> **WHAT THIS EXERCISE ASKS**
• a. In the article on China's tech crackdown, how much was the fine Alibaba received in April?
• b. Render this sentence from the article on China's tech crackdown in French: "Then, in December, China’s antitrust regulator, the State Administration for Market Regulation, announced its antitrust probe into the company."
• c. Carry the article on China's tech crackdown forward from its final sentence.

> **SELECTED TEXT**

* * *

Tech companies and investors respond to China’s regulatory crackdown

Stephen MulrenanMonday 22 November 2021

In October 2020, Jack Ma, the billionaire founder of Alibaba Group, publicly criticised China’s regulatory system. A month later, Chinese regulators cancelled the Hong Kong initial public offering (IPO) of Alibaba’s internet finance arm Ant Group which, at $37bn, would have been the world’s largest IPO.

Then, in December, China’s antitrust regulator, the State Administration for Market Regulation, announced its antitrust probe into the company. The investigation resulted in Alibaba receiving a record $2.75bn fine in April for abusing its market dominance in violation of China’s anti-monopoly law.

Since these events began to unfold, the world has become increasingly conscious of an apparent campaign by the Chinese government to crack down on its own technology conglomerates.

* * *

> **INFORMATION PROVIDED**
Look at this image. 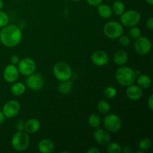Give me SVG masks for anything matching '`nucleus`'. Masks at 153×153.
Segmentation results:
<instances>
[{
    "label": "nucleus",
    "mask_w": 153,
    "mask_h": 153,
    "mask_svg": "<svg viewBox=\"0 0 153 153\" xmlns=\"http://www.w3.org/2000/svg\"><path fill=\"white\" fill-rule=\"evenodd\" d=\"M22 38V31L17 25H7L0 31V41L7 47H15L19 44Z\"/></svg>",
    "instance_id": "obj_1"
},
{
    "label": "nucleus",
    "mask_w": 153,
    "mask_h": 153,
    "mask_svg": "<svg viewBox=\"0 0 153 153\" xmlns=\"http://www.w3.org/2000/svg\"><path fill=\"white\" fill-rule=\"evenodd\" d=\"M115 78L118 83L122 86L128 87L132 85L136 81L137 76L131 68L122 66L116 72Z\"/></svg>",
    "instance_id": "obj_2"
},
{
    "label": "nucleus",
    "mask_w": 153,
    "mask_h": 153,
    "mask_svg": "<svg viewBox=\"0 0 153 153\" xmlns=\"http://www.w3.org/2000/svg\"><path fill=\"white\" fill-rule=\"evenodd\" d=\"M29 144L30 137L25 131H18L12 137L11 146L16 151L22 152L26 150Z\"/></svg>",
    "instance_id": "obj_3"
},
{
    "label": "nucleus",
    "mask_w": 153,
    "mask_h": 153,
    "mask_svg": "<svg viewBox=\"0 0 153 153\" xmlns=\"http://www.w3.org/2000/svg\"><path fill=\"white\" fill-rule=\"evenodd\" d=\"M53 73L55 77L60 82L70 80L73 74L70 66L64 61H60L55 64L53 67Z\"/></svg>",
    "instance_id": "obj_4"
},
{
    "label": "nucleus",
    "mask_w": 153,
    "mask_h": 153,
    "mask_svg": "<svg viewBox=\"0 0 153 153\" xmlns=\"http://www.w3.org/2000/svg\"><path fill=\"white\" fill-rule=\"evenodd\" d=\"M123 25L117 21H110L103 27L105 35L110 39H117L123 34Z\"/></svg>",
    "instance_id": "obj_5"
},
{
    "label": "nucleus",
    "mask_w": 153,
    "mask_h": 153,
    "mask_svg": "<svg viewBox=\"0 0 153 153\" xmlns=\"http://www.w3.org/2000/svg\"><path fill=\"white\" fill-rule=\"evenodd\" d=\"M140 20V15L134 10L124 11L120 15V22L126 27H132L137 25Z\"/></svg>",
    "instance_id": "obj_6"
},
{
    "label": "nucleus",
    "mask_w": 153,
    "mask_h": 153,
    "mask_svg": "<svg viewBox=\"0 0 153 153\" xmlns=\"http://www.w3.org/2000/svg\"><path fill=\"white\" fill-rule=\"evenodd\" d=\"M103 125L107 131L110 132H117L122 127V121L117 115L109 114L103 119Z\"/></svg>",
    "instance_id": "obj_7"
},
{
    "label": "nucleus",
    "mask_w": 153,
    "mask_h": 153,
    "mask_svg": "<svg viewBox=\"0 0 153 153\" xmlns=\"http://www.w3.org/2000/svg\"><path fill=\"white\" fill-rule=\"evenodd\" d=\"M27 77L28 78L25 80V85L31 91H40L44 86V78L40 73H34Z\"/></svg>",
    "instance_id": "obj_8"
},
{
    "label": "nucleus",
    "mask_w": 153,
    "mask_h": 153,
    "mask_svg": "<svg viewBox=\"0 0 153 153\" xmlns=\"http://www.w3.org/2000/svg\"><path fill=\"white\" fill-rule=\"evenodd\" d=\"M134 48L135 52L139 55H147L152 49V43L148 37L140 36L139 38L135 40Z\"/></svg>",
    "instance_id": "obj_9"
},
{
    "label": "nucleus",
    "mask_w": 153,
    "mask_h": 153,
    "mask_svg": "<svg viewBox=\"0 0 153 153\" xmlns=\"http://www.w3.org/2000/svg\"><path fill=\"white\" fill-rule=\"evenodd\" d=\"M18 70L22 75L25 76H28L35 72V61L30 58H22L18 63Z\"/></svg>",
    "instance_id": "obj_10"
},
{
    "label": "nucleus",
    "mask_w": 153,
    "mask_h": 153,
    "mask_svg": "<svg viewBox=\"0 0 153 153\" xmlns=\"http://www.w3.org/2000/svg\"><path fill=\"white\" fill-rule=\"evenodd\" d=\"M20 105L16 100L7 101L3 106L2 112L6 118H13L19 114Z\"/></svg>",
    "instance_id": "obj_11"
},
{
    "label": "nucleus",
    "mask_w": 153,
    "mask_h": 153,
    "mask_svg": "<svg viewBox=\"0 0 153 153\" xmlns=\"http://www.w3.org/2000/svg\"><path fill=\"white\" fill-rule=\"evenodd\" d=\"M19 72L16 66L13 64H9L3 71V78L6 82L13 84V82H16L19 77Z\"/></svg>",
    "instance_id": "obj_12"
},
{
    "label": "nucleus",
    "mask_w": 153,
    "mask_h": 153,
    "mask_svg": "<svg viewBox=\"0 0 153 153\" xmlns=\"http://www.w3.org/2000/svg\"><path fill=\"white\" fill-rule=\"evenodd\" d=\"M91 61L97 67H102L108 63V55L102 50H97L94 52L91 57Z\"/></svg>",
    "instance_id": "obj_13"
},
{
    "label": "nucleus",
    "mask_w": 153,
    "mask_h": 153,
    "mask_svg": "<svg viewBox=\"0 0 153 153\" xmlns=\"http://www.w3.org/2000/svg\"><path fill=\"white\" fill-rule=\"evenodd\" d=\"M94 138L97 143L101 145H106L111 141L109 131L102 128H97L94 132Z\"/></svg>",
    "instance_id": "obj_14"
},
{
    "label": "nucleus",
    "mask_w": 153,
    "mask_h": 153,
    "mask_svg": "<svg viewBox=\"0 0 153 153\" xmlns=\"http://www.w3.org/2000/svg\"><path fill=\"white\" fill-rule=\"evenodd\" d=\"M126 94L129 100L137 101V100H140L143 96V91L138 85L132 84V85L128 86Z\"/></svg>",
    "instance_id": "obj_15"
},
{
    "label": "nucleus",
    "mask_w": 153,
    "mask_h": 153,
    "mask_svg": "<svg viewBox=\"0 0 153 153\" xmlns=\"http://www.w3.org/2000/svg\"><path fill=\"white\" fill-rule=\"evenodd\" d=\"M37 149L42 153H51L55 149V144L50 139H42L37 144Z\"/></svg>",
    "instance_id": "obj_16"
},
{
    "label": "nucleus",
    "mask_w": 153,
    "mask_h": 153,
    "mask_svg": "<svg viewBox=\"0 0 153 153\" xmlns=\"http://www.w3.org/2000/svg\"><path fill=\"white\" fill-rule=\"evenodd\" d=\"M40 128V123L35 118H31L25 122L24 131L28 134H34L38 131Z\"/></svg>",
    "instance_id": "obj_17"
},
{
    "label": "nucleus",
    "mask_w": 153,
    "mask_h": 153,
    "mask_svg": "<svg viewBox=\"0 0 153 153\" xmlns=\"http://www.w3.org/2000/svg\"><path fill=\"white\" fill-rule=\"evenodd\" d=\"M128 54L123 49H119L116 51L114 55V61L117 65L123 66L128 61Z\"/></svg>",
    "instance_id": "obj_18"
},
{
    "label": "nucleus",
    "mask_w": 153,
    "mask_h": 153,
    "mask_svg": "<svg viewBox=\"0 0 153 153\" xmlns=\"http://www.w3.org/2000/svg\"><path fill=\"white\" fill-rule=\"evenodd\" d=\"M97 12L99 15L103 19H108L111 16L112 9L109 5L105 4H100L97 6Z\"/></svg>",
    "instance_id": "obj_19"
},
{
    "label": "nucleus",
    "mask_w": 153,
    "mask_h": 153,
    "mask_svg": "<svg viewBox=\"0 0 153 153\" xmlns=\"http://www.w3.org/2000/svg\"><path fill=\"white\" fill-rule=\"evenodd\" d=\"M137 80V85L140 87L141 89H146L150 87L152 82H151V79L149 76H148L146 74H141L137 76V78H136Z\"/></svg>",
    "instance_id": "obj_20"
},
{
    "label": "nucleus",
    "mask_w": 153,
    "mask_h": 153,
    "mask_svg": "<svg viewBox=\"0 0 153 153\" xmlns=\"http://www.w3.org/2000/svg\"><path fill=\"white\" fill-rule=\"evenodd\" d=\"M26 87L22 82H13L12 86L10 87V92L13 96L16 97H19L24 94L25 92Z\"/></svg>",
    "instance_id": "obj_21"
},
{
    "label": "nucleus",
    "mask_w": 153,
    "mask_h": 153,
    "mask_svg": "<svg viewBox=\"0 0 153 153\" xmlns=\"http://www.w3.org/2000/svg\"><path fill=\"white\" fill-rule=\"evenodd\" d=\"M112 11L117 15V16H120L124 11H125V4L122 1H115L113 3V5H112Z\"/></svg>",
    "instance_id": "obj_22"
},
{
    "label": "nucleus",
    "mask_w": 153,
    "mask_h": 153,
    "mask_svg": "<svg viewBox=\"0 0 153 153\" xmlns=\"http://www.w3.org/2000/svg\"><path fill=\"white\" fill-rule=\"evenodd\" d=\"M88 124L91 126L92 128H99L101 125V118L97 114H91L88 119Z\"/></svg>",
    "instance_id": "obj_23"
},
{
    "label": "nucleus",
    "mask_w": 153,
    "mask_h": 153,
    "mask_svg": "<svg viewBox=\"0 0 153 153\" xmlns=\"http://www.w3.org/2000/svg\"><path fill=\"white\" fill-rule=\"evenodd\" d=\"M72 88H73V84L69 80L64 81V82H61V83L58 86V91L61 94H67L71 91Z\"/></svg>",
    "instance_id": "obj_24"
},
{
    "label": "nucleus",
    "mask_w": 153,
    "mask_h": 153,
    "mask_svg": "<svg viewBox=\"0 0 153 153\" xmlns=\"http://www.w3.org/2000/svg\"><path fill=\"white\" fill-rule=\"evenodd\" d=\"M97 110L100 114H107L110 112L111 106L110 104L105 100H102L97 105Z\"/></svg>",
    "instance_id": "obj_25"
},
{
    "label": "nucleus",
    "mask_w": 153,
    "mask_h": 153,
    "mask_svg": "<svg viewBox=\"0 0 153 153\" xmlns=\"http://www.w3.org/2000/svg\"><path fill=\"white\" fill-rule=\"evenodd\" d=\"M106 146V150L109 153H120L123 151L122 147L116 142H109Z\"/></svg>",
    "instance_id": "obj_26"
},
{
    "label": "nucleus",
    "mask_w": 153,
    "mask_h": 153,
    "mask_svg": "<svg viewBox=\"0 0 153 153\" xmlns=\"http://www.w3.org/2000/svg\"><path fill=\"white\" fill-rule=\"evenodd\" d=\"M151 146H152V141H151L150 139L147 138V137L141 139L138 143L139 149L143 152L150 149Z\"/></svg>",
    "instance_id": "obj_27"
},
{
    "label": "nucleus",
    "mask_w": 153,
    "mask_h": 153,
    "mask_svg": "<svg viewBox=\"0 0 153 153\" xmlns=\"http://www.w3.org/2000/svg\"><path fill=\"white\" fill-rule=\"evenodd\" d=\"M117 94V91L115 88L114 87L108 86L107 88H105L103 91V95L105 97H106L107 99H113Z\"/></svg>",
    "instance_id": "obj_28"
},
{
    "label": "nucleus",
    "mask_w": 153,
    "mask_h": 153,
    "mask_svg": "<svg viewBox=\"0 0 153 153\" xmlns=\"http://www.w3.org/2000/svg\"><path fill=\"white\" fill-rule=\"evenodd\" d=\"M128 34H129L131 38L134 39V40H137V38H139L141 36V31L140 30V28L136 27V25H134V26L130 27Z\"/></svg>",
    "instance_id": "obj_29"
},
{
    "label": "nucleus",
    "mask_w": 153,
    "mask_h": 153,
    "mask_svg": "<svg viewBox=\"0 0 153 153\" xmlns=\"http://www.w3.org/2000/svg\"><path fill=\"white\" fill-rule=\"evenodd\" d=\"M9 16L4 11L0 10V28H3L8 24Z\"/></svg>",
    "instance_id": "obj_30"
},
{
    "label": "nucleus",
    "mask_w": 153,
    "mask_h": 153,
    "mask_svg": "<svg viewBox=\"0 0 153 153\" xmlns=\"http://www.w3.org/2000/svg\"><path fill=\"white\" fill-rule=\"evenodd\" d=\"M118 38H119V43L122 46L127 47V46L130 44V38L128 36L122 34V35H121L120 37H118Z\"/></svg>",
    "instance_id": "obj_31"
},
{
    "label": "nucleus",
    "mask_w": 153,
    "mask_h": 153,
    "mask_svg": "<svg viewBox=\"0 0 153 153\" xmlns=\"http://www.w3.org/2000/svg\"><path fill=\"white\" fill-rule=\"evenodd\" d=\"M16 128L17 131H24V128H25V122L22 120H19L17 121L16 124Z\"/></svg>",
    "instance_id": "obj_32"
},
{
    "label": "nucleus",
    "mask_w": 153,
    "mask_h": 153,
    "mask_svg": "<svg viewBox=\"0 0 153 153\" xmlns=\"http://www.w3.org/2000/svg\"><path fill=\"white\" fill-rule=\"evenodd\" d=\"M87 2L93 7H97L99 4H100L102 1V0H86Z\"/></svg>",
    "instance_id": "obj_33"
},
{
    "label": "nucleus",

* * *

> **OUTPUTS BY TASK**
• a. A record $2.75bn.

• b. Puis, en décembre, le régulateur chinois de la concurrence, l'Administration d'État pour la régulation du marché, a annoncé son enquête antitrust visant l'entreprise.

• c.
Alibaba is by no means the only target of the Chinese authorities. For example, the Chinese government filed a lawsuit in August against Tencent based on concerns about its WeChat messaging app’s ‘Youth Mode’. Tencent stated in response that it’ll investigate the claims, ‘accept user suggestions humbly and sincerely respond to civil public-interest litigation’.

In a conference call in mid-November, Tencent President Martin Lau reportedly acknowledged a tougher regulatory environment for tech companies in China and noted the company’s work with regulators.

Meanwhile, state media has been critical of gaming apps, with consequences for the stock prices of companies in this area. And, in July, China's internet watchdog began an investigation into Didi Global in connection with China’s national security law and cybersecurity law, just two days after the ride-hailing giant’s New York stock market debut.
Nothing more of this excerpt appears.